The piece is titled … But is it art? and  here are the key points (plus - who could resist? - the odd comment).
  • First up is Simon Denny’s exhibition at the Adam Art Gallery. White plods through a relentlessly negative description before launching into the irresistible mocking of the wall texts. God only knows we’ve done it ourselves but this is six paras in so White is making his position pretty clear. The 'balance' stuff he brings up later can be put down to window dressing. So why the question mark in the title it's pretty clear from the get go that White knows exactly where he's going.
  • Next is Grahame Sydney (conservative landscape painter and regular contemporary art grouch). He gets to play the elitist card. 'They appear to be talking to themselves, rather than anyone else.'
  • White then drags up a few of the stock examples regularly used to beat up the 'high-brow' art world. Et al in Venice (c'mon that was 10 years ago), Dane Mitchell at Waikato (six years ago) and last year’s Walters Prize. The final flourish is a quote from another well-worn critic of contemporary art post 1990, Hamish Keith. 'I think this Walters Prize has pushed the boundaries beyond commonsense, beyond credibility, and really it has made a hoax, a joke out of the whole affair.'
  • White then raises his own colours a little higher and claims the art world thinks the public is 'hopelessly stupid', even using the phrase 'The Emperor’s new clothes' (insert laugh track here).

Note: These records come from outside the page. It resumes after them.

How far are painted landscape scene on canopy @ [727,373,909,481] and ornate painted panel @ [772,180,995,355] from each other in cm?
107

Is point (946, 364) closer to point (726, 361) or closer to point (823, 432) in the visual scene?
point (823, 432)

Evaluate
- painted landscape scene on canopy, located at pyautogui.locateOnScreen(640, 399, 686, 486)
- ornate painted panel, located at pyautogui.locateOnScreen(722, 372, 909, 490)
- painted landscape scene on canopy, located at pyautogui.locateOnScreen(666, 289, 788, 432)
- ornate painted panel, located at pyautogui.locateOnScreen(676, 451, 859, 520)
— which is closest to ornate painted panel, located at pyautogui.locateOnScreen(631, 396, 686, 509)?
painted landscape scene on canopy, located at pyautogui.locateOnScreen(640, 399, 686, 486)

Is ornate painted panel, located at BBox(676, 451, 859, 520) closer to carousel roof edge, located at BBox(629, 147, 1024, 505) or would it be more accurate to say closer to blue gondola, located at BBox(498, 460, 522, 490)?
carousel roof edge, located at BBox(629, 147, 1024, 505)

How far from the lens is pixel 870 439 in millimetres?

  • Enter the contemporary art defenders (aka 'balance'). Christina Barton argues that the debate over art is 'frequently oversimplified’ and that people like White 'constantly reiterate old arguments and draw those battle lines in a really unhelpful way.'
  • Wystan Curnow tells White that G. Sydney is 'living in a time warp' and that 'the inevitable rumpus around our Venice exhibits is tiresome.'
  • Thinking this pro-contemporary stuff is putting the balance thing out of whack, White reaches out to Vincent O’Sullivan, poet, retired academic and writer on (you guessed it) Grahame Sydney. O’Sullivan lashes out at the art establishment. 'It's a sort of priestcraft with them, that they know the words to say but everyone else doesn't.' A bit rich coming from a long term senior academic.
  • White follows up with print maker and art school educated Barry Cleavin who says he doesn’t want people explaining art to him and comes up with an insult directed at Wystan Curnow that’s a bit hard to work out.
  • The big gun is saved for last, a real insider ex-City Gallery curator Gregory O’Brien. He thought the art in the last Walters Prize was all old hat but is 'happy for the prize to exist' so that’s a relief. Then O’Brien, who is a painter himself, wonders why 'we always choose installation artists' for Venice and that we are “trying to put ourselves on the world stage as a young sexy creative country” in a way he finds 'fatuous'. O’Brien thinks Ralph Hotere (1931-2013) would be less fatuous.
  • Next up Courtney Johnston, director of the Dowse Art Museum, says that no art gallery sets out to 'alienate the public' (not hard to imagine what sort of question White would have to ask to get that response). She makes a pitch for something for everyone and adds a reminder of the geniuses who were decried and mocked in their own time (Monet, McCahon).
  • Heather Galbraith, this year’s Commissioner for Venice, makes the point that new art always takes time to fit in and that many, many loved artworks went through a phase of being reviled and that people just need to give any work that seems obscure a bit of time.'
  • The last word went to Creative NZ ‘s Chief Executive Stephen Wainwright. He thought the public’s right to give feedback was essential and “Inevitably some of it won’t be what we might prefer...”  
Encouragingly the only people White could find to trash contemporary art were five white males, with an average age of 70.